- **GIVEN INSTRUCTION**:
Rewrite the data below with "flower pot" substituted for every occurrence of "potted plant", leaving everything else unchanged.

======== MATERIAL PROVIDED

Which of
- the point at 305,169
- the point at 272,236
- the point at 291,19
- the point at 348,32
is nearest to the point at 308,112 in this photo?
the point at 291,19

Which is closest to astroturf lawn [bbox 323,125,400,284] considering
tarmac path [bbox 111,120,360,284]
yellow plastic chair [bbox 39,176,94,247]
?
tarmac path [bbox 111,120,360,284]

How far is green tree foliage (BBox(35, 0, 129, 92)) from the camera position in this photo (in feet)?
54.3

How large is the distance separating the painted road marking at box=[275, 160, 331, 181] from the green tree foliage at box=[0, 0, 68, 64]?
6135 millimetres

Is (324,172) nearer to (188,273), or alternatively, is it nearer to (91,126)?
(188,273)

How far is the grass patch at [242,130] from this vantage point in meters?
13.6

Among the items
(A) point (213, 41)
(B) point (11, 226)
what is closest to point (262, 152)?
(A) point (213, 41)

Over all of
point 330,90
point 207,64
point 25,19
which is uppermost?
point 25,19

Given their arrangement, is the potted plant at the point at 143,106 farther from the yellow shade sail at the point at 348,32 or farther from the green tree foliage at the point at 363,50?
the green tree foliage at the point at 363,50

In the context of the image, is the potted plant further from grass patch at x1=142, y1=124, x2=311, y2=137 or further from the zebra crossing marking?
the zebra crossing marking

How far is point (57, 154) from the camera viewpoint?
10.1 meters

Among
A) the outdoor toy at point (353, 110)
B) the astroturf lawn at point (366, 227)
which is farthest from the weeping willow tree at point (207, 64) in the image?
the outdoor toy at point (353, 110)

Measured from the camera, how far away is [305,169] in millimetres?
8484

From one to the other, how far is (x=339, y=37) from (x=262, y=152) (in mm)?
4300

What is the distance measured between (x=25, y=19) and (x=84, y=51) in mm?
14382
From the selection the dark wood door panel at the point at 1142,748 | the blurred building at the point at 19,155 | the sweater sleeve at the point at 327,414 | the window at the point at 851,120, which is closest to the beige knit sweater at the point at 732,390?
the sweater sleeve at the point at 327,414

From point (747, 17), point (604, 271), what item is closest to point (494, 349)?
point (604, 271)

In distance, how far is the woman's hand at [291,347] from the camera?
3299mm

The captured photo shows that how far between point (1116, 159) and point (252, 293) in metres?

================

- **COMPLETED TASK**:
Which of
- the point at 305,169
- the point at 272,236
- the point at 291,19
- the point at 348,32
is nearest to the point at 308,112 in this photo?
the point at 291,19

Which is closest to astroturf lawn [bbox 323,125,400,284] considering
tarmac path [bbox 111,120,360,284]
yellow plastic chair [bbox 39,176,94,247]
?
tarmac path [bbox 111,120,360,284]

How far is green tree foliage (BBox(35, 0, 129, 92)) from the camera position in this photo (in feet)?
54.3

How large is the distance separating the painted road marking at box=[275, 160, 331, 181] from the green tree foliage at box=[0, 0, 68, 64]?
6135 millimetres

Is (324,172) nearer to (188,273), or alternatively, is it nearer to (91,126)?
(188,273)

How far is the grass patch at [242,130] from this vantage point in meters?
13.6

Among the items
(A) point (213, 41)
(B) point (11, 226)
what is closest to point (262, 152)?
(A) point (213, 41)

Over all of
point 330,90
point 207,64
point 25,19
which is uppermost?
point 25,19

Given their arrangement, is the flower pot at the point at 143,106 farther from the yellow shade sail at the point at 348,32 or farther from the green tree foliage at the point at 363,50?
the green tree foliage at the point at 363,50

In the context of the image, is the flower pot further from grass patch at x1=142, y1=124, x2=311, y2=137 or further from the zebra crossing marking?
the zebra crossing marking

How far is point (57, 154) from the camera viewpoint?
10.1 meters

Among
A) the outdoor toy at point (353, 110)
B) the astroturf lawn at point (366, 227)
which is farthest from the weeping willow tree at point (207, 64) in the image?
the outdoor toy at point (353, 110)

Measured from the camera, how far away is [305,169] in millimetres?
8484

From one to the other, how far is (x=339, y=37) from (x=262, y=152) (in mm)?
4300

What is the distance measured between (x=25, y=19) and (x=84, y=51) in mm?
14382
From the selection the dark wood door panel at the point at 1142,748 | the blurred building at the point at 19,155 | the sweater sleeve at the point at 327,414 | the window at the point at 851,120, which is closest to the beige knit sweater at the point at 732,390?
the sweater sleeve at the point at 327,414

From point (747, 17), point (604, 271), what item is closest to point (494, 349)?
point (604, 271)

In distance, how far is the woman's hand at [291,347] from the camera?
3299mm

The captured photo shows that how far between point (1116, 159) and point (252, 293) in metres?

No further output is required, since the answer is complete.